EXPELLED African National Congress (ANC) Youth League leader Julius Malema said on Wednesday the money-laundering charges against him were not "very serious".
Mr Malema appeared in court in Polokwane on Wednesday morning to answer to 16 counts of alleged money laundering, involving more than R4m.
The Hawks investigation started in August 2011 and it was understood Mr Malema was being investigated for fraud, corruption and money laundering.
Addressing about 1,000 of his supporters outside court on Wednesday, Mr Malema said the absence of fraud and corruption charges in the charge sheet presented in court was an indication that his case was politically motivated.
He pointed out that President Jacob Zuma had never appeared before court to answer to his corruption charges.
Mr Zuma’s case was dropped in 2009 by the then acting national director of public prosecutions after the National Prosecuting Authority allegedly heard tapes pointing to a political conspiracy against Mr Zuma.
Mr Malema said on Wednesday the case against him was part of a political conspiracy led by Mr Zuma.
Senior leaders of the ANC have preferred not to talk about Mr Malema since he was expelled from the party in April this year.

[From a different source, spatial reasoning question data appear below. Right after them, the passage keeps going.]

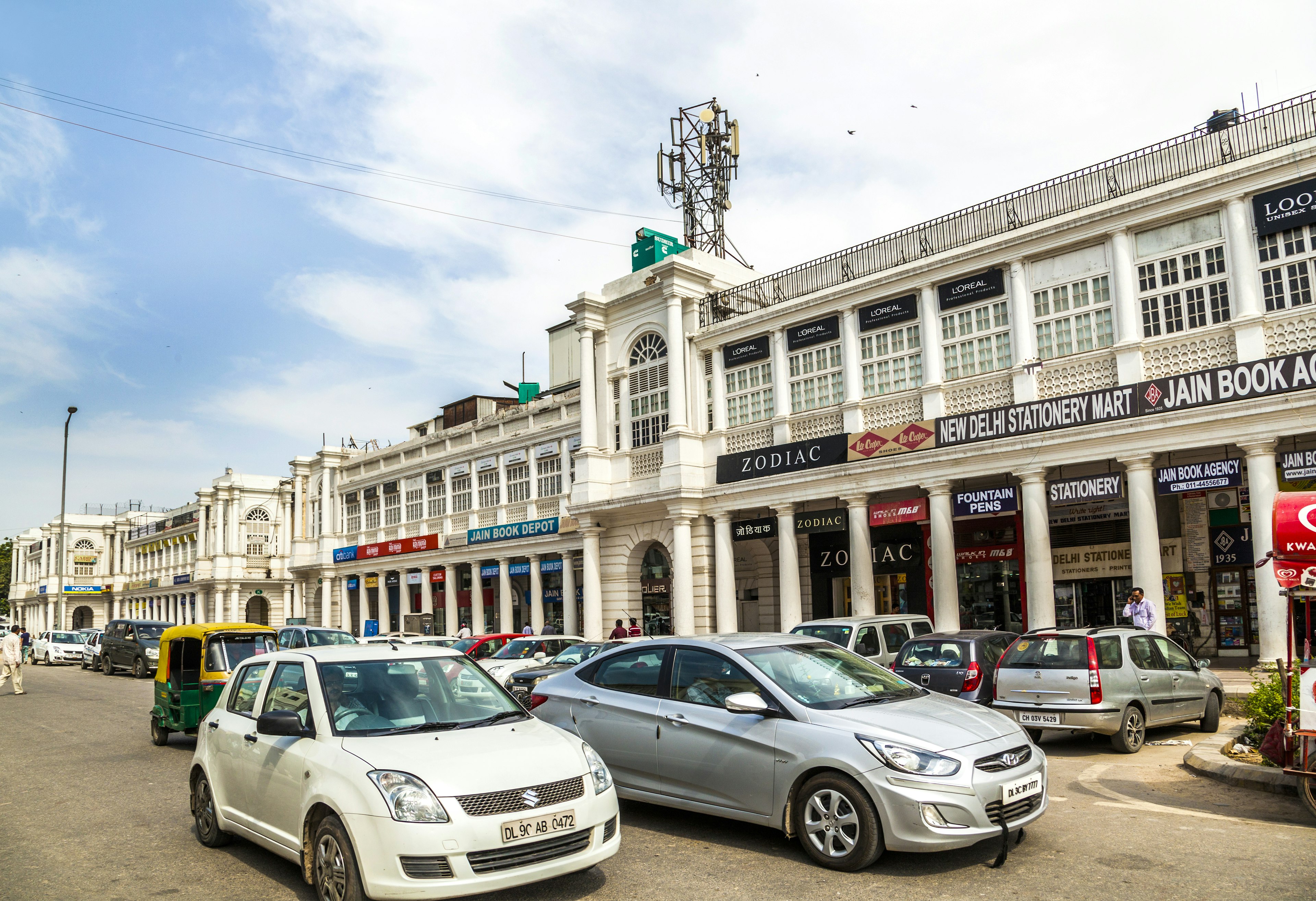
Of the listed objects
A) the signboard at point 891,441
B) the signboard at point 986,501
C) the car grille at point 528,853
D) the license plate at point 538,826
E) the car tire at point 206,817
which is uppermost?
the signboard at point 891,441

The ANC rejected links to Mr Zuma in Mr Malema’s money-laundering trial, saying the accusations were "misleading and seeking to undermine the rule of law and jurisprudence of the country".
ANC spokesman Jackson Mthembu said in a statement: "We want to state it categorically that the ANC, Zuma and its leadership have no role in the charges.
"It is evident that anybody that suggests the abuse of state powers is trying to water down the implications inherent in the charges and prejudging the case before it has even started," Mr Mthembu said.
Mr Malema used the Marikana tragedy — where 46 people died in a strike at Lonmin’s Marikana platinum mine near Rustenburg — to undermine Mr Zuma's leadership.
This was part of the campaign to block Mr Zuma’s bid for a second term at the ANC national elective conference in Mangaung in December.
Mr Malema said on Wednesday he would return to the Impala Platinum mine in Rustenburg on Thursday, where striking workers are demanding a minimum monthly wage of R12,500.
"They will never stop us," Mr Malema said.